Now that the pull request for Bickelhaupt method was sent out last Friday, I continued by writing a simple extension for the automated testing (Travis CI) currently utilized by cclib. In an essence, I added Bickelhaupt method to the list of the methods that are checked in automated testing on whether 1) the sum of the individual charges match the expected total charge, 2) the sum of the spins match the expected total spin. It has been pretty straightforward addition to last week’s task.

It was deemed from last Friday’s daily discussion that we should confirm whether the weights for the Bickelhaupt charges should be calculated separately for alpha and beta orbitals or not, so I have went on and wrote an email to Professor Bickelhaupt to make sure.

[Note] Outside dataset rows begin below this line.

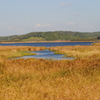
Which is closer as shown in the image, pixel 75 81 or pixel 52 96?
pixel 52 96

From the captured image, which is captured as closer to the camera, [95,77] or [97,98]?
[97,98]

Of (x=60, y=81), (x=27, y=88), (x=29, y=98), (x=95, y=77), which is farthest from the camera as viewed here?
(x=95, y=77)

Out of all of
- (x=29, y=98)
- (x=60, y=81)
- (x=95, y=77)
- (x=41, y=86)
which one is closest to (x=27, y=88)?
(x=41, y=86)

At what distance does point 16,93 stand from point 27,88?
33.3 inches

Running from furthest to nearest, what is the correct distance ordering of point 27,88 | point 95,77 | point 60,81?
point 95,77 → point 60,81 → point 27,88

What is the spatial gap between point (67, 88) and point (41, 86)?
4.06 ft

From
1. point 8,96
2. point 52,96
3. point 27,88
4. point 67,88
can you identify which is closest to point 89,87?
point 67,88

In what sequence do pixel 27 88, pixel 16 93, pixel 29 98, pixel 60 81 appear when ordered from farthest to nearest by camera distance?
pixel 60 81
pixel 27 88
pixel 16 93
pixel 29 98

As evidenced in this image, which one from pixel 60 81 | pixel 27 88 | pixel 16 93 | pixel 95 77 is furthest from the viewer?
pixel 95 77

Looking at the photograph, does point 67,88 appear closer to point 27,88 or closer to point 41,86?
point 41,86

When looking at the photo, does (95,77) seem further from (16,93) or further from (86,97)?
(16,93)

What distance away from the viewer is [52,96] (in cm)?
858

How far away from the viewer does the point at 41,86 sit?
972 cm

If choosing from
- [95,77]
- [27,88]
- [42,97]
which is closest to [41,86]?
[27,88]
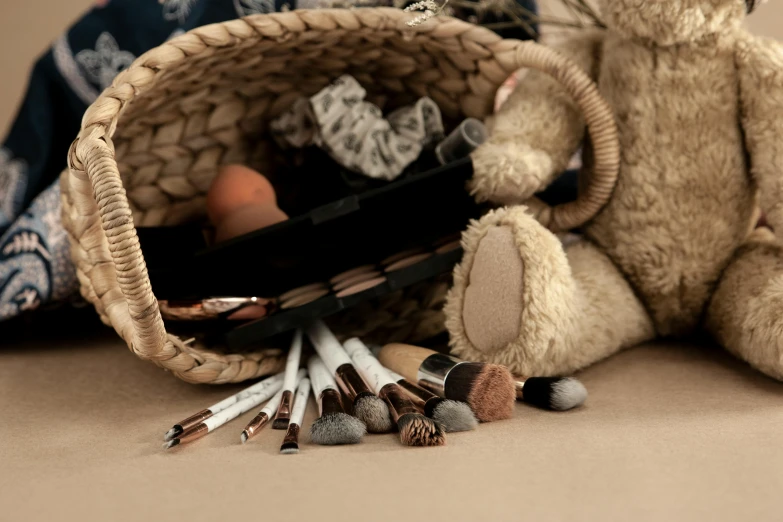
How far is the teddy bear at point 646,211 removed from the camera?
614mm

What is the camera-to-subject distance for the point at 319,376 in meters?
0.64

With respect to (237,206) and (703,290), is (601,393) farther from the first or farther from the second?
(237,206)

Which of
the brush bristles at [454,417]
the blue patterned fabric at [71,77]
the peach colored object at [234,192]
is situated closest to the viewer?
the brush bristles at [454,417]

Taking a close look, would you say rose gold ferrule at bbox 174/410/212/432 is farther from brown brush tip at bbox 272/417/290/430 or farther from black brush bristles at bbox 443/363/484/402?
black brush bristles at bbox 443/363/484/402

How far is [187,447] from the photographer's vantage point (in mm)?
537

During the daily discussion last Friday, Professor Hutchison suggested that I research whether it would make sense to create a bridge to Horton for Hirshfeld / ISA charges, because Horton is going through a major change as they move from Horton2 to Horton3.

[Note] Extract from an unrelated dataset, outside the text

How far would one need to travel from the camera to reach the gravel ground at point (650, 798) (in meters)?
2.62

From what is recognized in their documentation and Git repositories, it looks like Horton2 had all relevant routines / classes in a single package / repository. They are splitting those into different repositories / packages where each independently performs different tasks. Current code relevant to stockholder type charges are copied in theochem/denspart_horton2. New repository (theochem/denspart) is not populated with a working code yet.

Calculation routine with denspart_horton2 involve first creating a pro-atomic density. This information needs to created in advance and is stored in ProAtomDB class where each atom’s information is compiled as an instance of ProAtomRecord object. This information, along with following data about the molecule itself, are fed into different calculations.

  1. WPart base class
    1. coordinates: cartesian coordinates of the constituent atoms
    2. numbers: atomic numbers of the constituent atoms
    3. pseudo_numbers: effective charges of constituent atoms (zero for ghost atoms)
    4. grid: integration grid, UniformGrid object in horton.grid.cext as in horton.horton.io.cube.py:38-57 or BeckeMolGrid was built in horton.scripts.horton-wpart.py:115.
    5. moldens: electron density on a grid calculated from the density matrix. Horton calculates this on horton.horton.gbasis.cext.pyx:1204-1233. Maybe depending on horton2 for this method is not a good idea since gbasis for horton3 is being developed separately.
    6. spindens: (optional); spin density on the grid.
  2. ProAtomDB class [Hirshfeld, Hirshfeld-I, MBIS]
    1. ProAtomRecord class for individual atoms
      1. number: see 1.2
      2. charge: net charge of atom (proatom density differs between atoms of different charge; Hirshfeld method has an ambiguity in this respect. Iterative methods remove this issue.)
      3. energy: total energy of proatom
      4. rgrid and rho: radial grid of electron density and density itself
  3. maxiter and threshold for iterative calculation [Hirshfeld-I, ISA, MBIS]

Most information should be directly retrievable from cclib’s parsed data. There needs to be some decisions made on how to deal with grid object and molden object (whether to invoke horton2 or not) and how to work out with ProAtomDB object. Otherwise, it should be fairly straightforward mapping between structures used in each of the packages.